Background

Iron has an important role in the development of perihematomal edema (PHE) associated with intracerebral hemorrhage (ICH). Though the topic is not well understood, free iron is considered highly toxic to neural tissue due to its ability to form free radicals and cause significant oxidative stress. In the setting of ICH, free iron is released from the hematoma via lysis of red blood cells [1]. The acute increase in local iron at the time of hemorrhage is a likely contributor to the formation of cerebral edema leading to secondary brain injury. Iron accumulation also correlates with brain atrophy development in the late stage of ICH. Thus, it is plausible that accumulation of iron within the brain may be related to the clinical outcome of ICH [2].
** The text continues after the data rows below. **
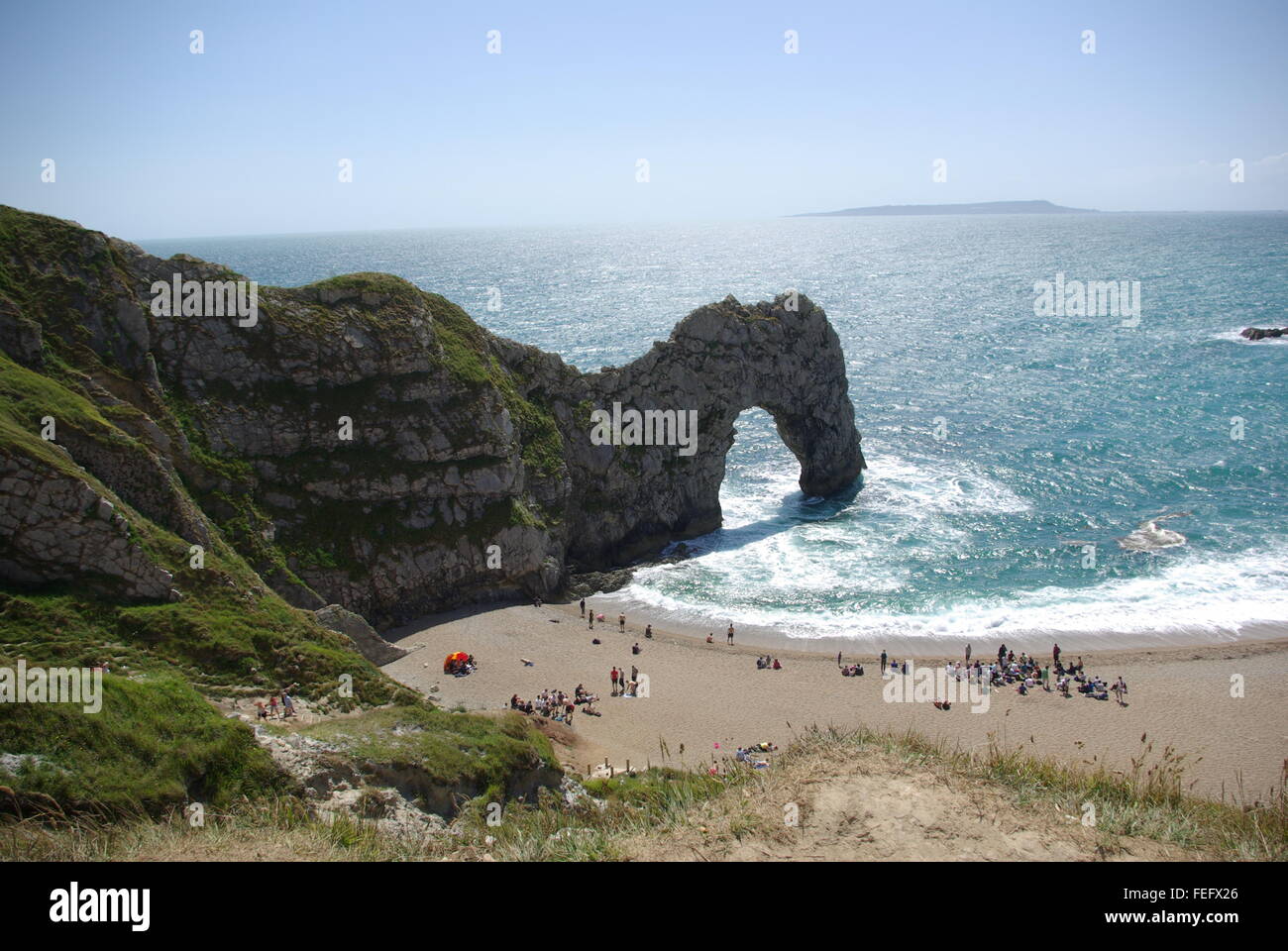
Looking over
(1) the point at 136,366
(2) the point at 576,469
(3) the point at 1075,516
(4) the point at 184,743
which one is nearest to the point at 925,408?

Herein, we report a case of acute traumatic brain injury (TBI), with bifrontal hemorrhagic contusions, in which the patient experienced a decline in neurological status with exponentially increased perihematomal brain edema concurrent with the administration of intravenous (IV) iron. This case potentially demonstrates the toxic effect that elemental iron has on the brain and calls to caution and avoidance of iron administration in the setting of acute brain injury. To our knowledge, this is the first reported case to show such effect as a consequence of systemic IV iron administration in humans. It also highlights its potential as a therapeutic target with more effective treatments than what have been studied [3,4,5].

Case presentation

A 46-year-old woman with no comorbidities was admitted to the intensive care unit (ICU) with acute TBI after she was struck, while jogging, by a motor vehicle traveling at 5 mph. Computed Tomography (CT) imaging revealed bifrontal small subdural hematomas with underlying hemorrhagic contusions, along with small subarachnoid hemorrhage (Fig. 1a). She was intubated upon arrival to the hospital and her Glasgow Coma Scale (GCS) quickly improved to 10 T. She was started on hypertonic saline 3% to achieve a target sodium goal of > 145 mmol/L, and a repeat head CT within 6 h showed stable hemorrhagic injuries and a small amount of PHE. The patient's sodium was maintained above 145 mmol/L and her condition appeared stable. Over the following two days she was extubated, and her GCS improved to 15. Her admission labs revealed microcytic (mean corpuscular volume (MCV) of 60.1 fL.) anemia with a hemoglobin of 7.8 g/dL (Ref range: 11.5–14.9 g/dL) which dropped to 5.7 g/dL on day 3 of hospital stay. She was transfused 2 units of packed red blood cells and extensive work up revealed no source of acute blood loss. Iron studies showed low serum iron of 15 mcg/dL (Ref range: 30–160 mcg/dL), and in the evening of day 3, she was given IV iron sucrose to replete her iron storages. Shortly after iron administration, her mental status deteriorated, and her left pupil became dilated and sluggish, indicating increased intracranial pressure (ICP). A head CT demonstrated significantly worsening bifrontal PHE (Fig. 1b), and she was given boluses of hypertonic saline and mannitol to which she initially responded clinically. However, 12 h later, her clinical condition deteriorated again with precipitous decline in GSC to 10, along with now bilaterally sluggish pupils. Follow-up head CT scans demonstrated increased PHE, with effacement of the ambient cistern (Fig. 1c, 1d) prompting intubation, maximizing hyperosmolar therapy and placement of an external ventricular drain (EVD) with a recorded ICP of 20 cm H2O after placement. EVD output was recorded to be 92 ml in the first 12 h following its placement. The patient received 3 doses of IV iron sucrose, but no further doses of iron were administered after it was suggested that iron administration might have been responsible for the worsening brain edema.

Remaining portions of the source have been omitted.